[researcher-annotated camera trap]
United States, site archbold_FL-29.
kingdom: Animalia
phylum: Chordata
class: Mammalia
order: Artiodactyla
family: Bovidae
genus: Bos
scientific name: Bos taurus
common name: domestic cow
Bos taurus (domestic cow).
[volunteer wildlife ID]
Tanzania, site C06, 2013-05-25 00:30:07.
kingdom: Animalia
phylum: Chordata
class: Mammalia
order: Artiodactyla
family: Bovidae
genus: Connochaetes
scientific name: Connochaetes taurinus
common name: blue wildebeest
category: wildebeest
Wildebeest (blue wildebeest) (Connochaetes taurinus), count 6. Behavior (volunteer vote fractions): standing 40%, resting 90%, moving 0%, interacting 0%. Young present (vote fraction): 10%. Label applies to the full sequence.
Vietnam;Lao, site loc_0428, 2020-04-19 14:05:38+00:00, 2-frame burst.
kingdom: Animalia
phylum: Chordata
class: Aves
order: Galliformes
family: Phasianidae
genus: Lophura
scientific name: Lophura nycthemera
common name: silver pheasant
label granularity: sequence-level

──────────

Word for word, write out all of the entries.

**EXPECTED ANSWER**
[researcher-annotated camera trap]
United States, site archbold_FL-29.
kingdom: Animalia
phylum: Chordata
class: Mammalia
order: Artiodactyla
family: Bovidae
genus: Bos
scientific name: Bos taurus
common name: domestic cow
Bos taurus (domestic cow).
[volunteer wildlife ID]
Tanzania, site C06, 2013-05-25 00:30:07.
kingdom: Animalia
phylum: Chordata
class: Mammalia
order: Artiodactyla
family: Bovidae
genus: Connochaetes
scientific name: Connochaetes taurinus
common name: blue wildebeest
category: wildebeest
Wildebeest (blue wildebeest) (Connochaetes taurinus), count 6. Behavior (volunteer vote fractions): standing 40%, resting 90%, moving 0%, interacting 0%. Young present (vote fraction): 10%. Label applies to the full sequence.
Vietnam;Lao, site loc_0428, 2020-04-19 14:05:38+00:00, 2-frame burst.
kingdom: Animalia
phylum: Chordata
class: Aves
order: Galliformes
family: Phasianidae
genus: Lophura
scientific name: Lophura nycthemera
common name: silver pheasant
label granularity: sequence-level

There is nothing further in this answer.